§ **Dataset section**
*** Block opens ***

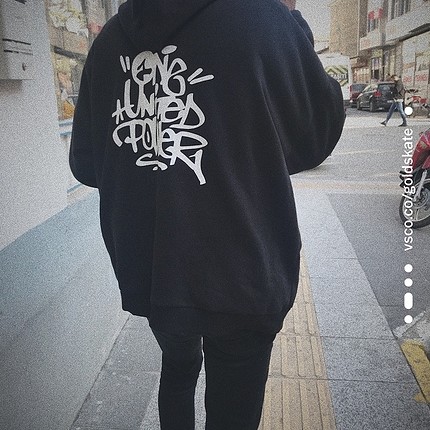Bershka 1UP HOODIE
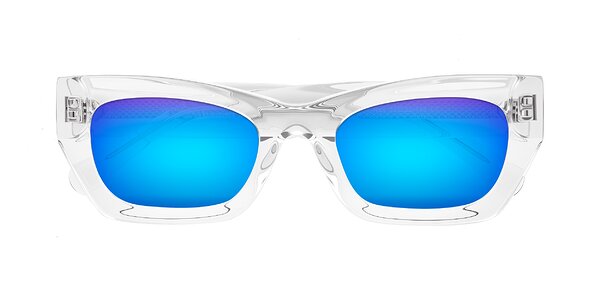 Front of Rex in Clear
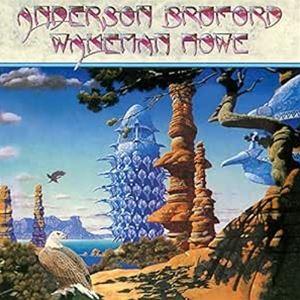 輸入盤 ANDERSON BRUFORD WAKEMAN HOWE / ANDERSON BRUFORD WAKEMAN HOWE [LP]｜dss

*** Block closes ***

§ **Activity**
Write the data above out again exactly, minus its pictures.

§ **Solution for this task**
Bershka 1UP HOODIE
 Front of Rex in Clear
 輸入盤 ANDERSON BRUFORD WAKEMAN HOWE / ANDERSON BRUFORD WAKEMAN HOWE [LP]｜dss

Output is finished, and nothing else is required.